Sunday July 29, by Jerome F. Keating Ph.D.

Transitional Justice where is it in Taiwan? Has it ever come here? In the previous post we had seen how the Chinese Nationalist Party (KMT) has gone on record to admit it has over NT$ 25,000,000,000 in assets, that is NT$25 billion (US$ 757,757,757.00 million). Its closest rival, the ruling party Democratic Progressive Party (DPP) has barely about one per cent of that, it has approximately NT$ 250,000,000 in assets, or US$ 7.5 million. What explains this huge discrepancy? How does the main opposition have so much and all the other parties including the ruling party have so little? On Saturday July 28th, the Taiwan Thinktank sponsored the International Conference on the Comparative Studies of Transitional Justice to provide the answer.

Speakers at the conference represented a variety of countries that had suffered under Communist rule and had extreme need of transitional justice after World War II. Present were ministers and researchers from East Germany, Mongolia, Poland, Lithuania, and Hungary. Each country had its own specific problems and situations with crimes and human rights violations following World War II, but the one thing they all had in common was that the controlling Communist Party in each country had confiscated the majority of the state assets. Further the Communists strove desperately to hang onto those state assets and not return them to the people. Dr. h.c.
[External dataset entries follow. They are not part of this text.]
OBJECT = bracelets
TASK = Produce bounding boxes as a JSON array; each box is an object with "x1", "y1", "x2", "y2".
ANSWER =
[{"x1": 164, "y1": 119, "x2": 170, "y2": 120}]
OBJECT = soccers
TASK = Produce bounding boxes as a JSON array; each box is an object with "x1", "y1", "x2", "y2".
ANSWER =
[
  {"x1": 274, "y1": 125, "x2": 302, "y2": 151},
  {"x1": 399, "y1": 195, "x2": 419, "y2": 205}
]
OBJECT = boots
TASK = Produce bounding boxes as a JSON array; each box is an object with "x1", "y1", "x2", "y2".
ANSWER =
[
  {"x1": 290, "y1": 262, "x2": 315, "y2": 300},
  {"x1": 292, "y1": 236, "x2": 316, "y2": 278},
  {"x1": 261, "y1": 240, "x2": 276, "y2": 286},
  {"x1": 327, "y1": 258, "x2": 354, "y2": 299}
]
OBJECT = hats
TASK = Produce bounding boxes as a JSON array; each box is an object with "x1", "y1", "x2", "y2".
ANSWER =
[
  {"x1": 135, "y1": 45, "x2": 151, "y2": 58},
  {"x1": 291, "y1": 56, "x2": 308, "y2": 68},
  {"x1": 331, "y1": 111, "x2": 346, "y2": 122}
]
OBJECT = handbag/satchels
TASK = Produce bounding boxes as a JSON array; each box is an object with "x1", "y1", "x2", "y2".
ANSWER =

Lothar de Maiziere, the former Prime Minister of East Germany was the keynote speaker.

At the end of the conference, after hearing the litany of countries that had had to fight tooth and nail for transitional justice and that had to pry their state assets from their Communist rulers, one supreme irony stood out. One would expect the confiscation, stealing and control of state assets by Communists but what about Taiwan? Here was a country where the then ruling party, the KMT, was pledged to the Three Principles of democracy and Sun Yat-sen. Ironically the KMT was the greatest violator and the one that still resisted in returning the state assets to the people. The indicted former KMT chairperson, Ma Ying-jeou, had promised back in 2005 he would divest the party of its assets (note he did not say he would return them). Ma sold a few of the assets and put the money in the KMT treasury. Nothing more has been done.

Ma's party has, as was stated above, admitted to having unreturned assets 100 times greater than any assets possessed by any other party in Taiwan. This is what they admitted to, the records are still unavailable as to what assets they actually have and what assets were transferred to become the personal property of party members. Instead, the indicted Ma now wants the people to elect him president. He says he will lead the country to prosperity. Would you trust a man who already has and will not return over 27 billion dollars worth of your state assets? And now he wants you to trust him with more? Where is Transitional Justice in Taiwan? The Taiwan Thinktank's website is www.taiwanthinktank.org Hopefully they will make the proceedings available by disk to a larger audience.